→ Written problem:
Write out the lines from the one containing "What distance separates the camera" to the one containing "the grass field at point (266, 294) →", inclusive, with no changes.

(Dataset records)
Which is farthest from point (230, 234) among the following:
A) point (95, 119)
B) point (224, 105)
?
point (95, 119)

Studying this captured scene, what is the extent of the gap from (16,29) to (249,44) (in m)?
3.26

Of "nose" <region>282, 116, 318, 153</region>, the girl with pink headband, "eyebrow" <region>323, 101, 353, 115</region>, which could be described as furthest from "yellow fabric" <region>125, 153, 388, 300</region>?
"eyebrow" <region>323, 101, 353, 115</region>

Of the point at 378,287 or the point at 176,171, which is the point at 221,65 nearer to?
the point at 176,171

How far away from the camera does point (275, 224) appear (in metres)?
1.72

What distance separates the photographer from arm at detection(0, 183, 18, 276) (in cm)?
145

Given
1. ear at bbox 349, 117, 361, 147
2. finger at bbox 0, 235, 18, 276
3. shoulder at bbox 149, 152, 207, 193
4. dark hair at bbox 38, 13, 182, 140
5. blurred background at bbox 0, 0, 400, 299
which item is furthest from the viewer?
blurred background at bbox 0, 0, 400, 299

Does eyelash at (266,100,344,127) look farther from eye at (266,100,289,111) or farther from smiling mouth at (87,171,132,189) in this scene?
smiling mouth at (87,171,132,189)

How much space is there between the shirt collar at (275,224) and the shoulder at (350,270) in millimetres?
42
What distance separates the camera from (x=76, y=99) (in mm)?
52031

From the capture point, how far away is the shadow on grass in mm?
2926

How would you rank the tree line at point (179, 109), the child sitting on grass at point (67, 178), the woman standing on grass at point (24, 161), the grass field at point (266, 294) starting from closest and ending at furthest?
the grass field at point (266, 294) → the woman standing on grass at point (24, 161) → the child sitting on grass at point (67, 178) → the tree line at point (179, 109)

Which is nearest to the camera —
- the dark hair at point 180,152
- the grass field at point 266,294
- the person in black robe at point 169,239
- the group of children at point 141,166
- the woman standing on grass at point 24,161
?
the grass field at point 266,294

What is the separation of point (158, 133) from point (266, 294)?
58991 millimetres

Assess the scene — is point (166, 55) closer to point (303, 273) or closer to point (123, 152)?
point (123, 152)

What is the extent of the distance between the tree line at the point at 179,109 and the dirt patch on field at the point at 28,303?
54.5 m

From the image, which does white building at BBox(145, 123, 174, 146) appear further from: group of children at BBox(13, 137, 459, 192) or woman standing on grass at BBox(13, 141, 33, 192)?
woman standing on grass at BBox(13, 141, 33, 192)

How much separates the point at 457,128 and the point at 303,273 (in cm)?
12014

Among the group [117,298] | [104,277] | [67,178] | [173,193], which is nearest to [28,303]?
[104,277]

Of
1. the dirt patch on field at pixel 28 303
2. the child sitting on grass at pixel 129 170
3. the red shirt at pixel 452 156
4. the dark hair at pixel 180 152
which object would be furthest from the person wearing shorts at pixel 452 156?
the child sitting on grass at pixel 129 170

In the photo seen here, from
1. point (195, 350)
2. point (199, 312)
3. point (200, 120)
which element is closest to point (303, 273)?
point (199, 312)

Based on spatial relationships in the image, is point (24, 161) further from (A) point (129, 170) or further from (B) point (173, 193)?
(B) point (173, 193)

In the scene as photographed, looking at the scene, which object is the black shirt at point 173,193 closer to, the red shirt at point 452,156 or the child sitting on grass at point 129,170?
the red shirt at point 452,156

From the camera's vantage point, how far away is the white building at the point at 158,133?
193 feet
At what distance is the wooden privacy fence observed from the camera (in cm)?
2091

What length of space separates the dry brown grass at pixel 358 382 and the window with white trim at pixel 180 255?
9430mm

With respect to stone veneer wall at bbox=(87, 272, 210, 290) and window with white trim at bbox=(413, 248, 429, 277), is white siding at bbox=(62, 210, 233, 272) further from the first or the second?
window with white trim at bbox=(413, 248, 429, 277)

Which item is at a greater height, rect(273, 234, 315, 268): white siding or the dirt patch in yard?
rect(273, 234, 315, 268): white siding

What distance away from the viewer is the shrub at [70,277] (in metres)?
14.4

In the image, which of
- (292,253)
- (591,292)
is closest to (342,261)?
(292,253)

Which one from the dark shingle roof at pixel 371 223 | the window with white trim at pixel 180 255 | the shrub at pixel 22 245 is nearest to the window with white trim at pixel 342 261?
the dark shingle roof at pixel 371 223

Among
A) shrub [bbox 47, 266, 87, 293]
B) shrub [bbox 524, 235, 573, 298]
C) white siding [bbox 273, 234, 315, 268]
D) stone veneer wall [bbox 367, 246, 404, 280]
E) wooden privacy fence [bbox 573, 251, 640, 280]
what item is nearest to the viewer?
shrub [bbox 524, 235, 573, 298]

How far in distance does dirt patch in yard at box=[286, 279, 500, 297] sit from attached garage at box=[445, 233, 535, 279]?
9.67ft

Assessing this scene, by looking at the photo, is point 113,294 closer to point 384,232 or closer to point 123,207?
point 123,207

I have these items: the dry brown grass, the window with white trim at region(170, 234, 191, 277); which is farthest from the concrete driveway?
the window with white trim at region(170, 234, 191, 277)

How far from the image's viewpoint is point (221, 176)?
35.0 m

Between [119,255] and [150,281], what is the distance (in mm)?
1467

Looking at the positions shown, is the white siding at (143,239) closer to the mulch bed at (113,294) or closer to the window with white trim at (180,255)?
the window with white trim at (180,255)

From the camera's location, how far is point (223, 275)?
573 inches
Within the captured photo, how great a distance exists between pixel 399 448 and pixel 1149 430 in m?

→ Output:
What distance separates the camera from (x=76, y=99) (in mm)?
52031

From the capture point, how far away is the shadow on grass in mm?
2926

How would you rank the tree line at point (179, 109), the child sitting on grass at point (67, 178), the woman standing on grass at point (24, 161), the grass field at point (266, 294) starting from closest and ending at furthest?
the grass field at point (266, 294) → the woman standing on grass at point (24, 161) → the child sitting on grass at point (67, 178) → the tree line at point (179, 109)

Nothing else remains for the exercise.